§ **Problem to solve**
Set down every entry word for word. Omit the pictures.

§ **Data listing**
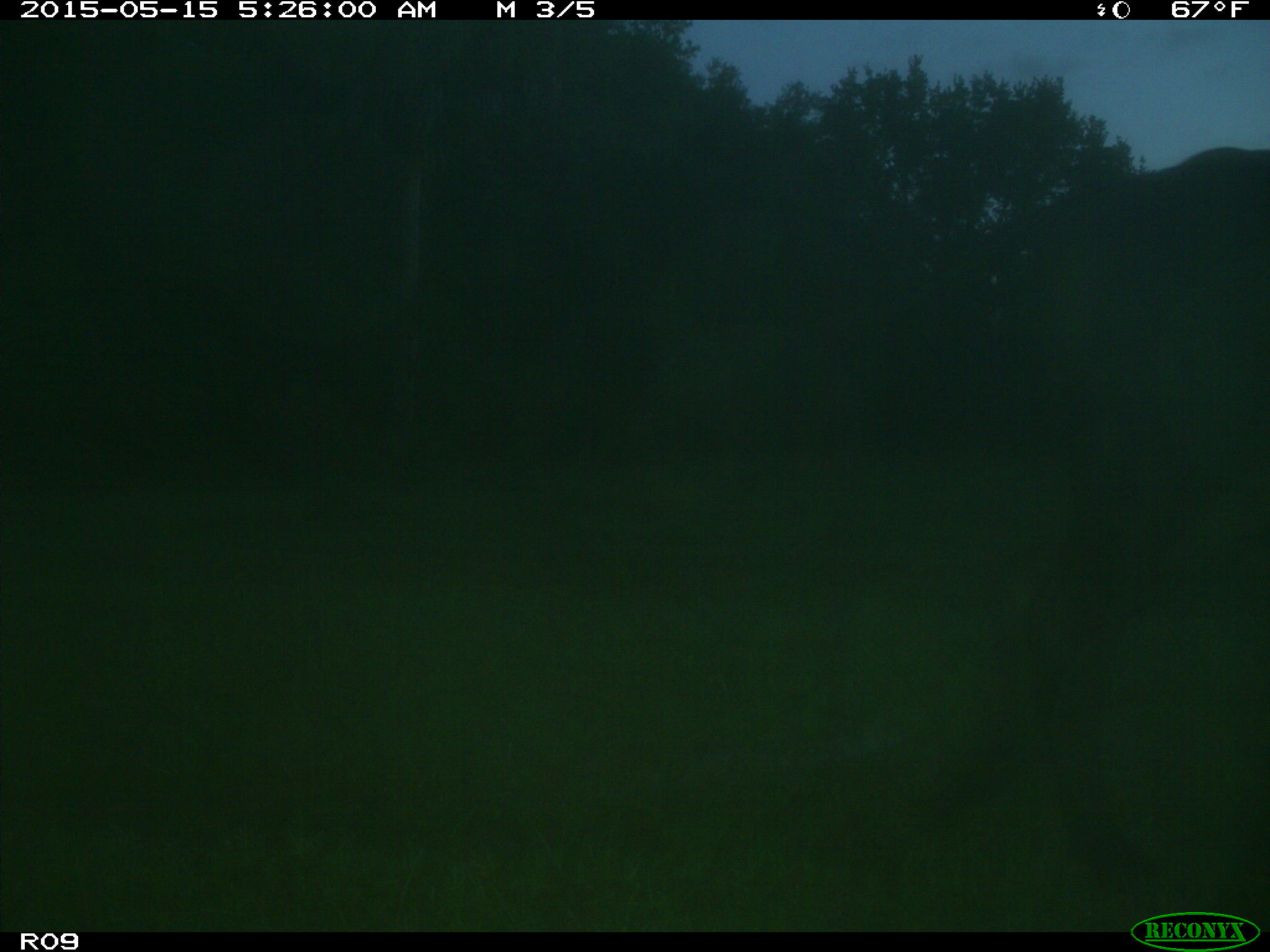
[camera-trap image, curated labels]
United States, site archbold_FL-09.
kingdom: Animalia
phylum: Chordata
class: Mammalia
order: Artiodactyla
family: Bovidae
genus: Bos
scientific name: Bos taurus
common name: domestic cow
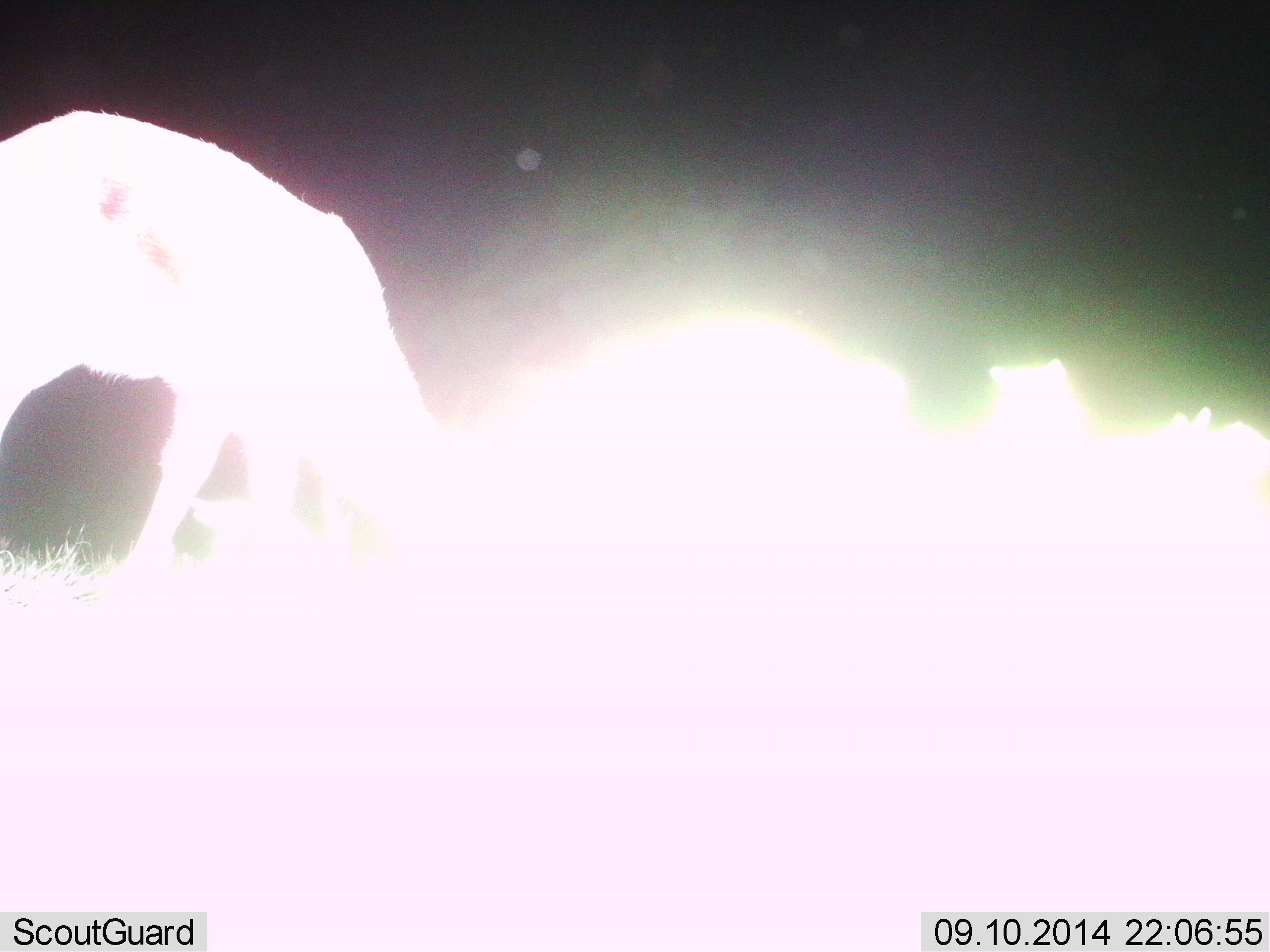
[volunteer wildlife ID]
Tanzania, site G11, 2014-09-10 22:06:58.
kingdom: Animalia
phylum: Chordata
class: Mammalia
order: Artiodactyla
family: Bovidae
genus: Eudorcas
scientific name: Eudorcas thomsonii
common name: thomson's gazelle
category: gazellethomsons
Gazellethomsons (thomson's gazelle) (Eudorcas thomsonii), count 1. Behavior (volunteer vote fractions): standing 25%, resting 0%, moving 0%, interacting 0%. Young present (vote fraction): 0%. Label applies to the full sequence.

§ **Your solution**
[camera-trap image, curated labels]
United States, site archbold_FL-09.
kingdom: Animalia
phylum: Chordata
class: Mammalia
order: Artiodactyla
family: Bovidae
genus: Bos
scientific name: Bos taurus
common name: domestic cow
[volunteer wildlife ID]
Tanzania, site G11, 2014-09-10 22:06:58.
kingdom: Animalia
phylum: Chordata
class: Mammalia
order: Artiodactyla
family: Bovidae
genus: Eudorcas
scientific name: Eudorcas thomsonii
common name: thomson's gazelle
category: gazellethomsons
Gazellethomsons (thomson's gazelle) (Eudorcas thomsonii), count 1. Behavior (volunteer vote fractions): standing 25%, resting 0%, moving 0%, interacting 0%. Young present (vote fraction): 0%. Label applies to the full sequence.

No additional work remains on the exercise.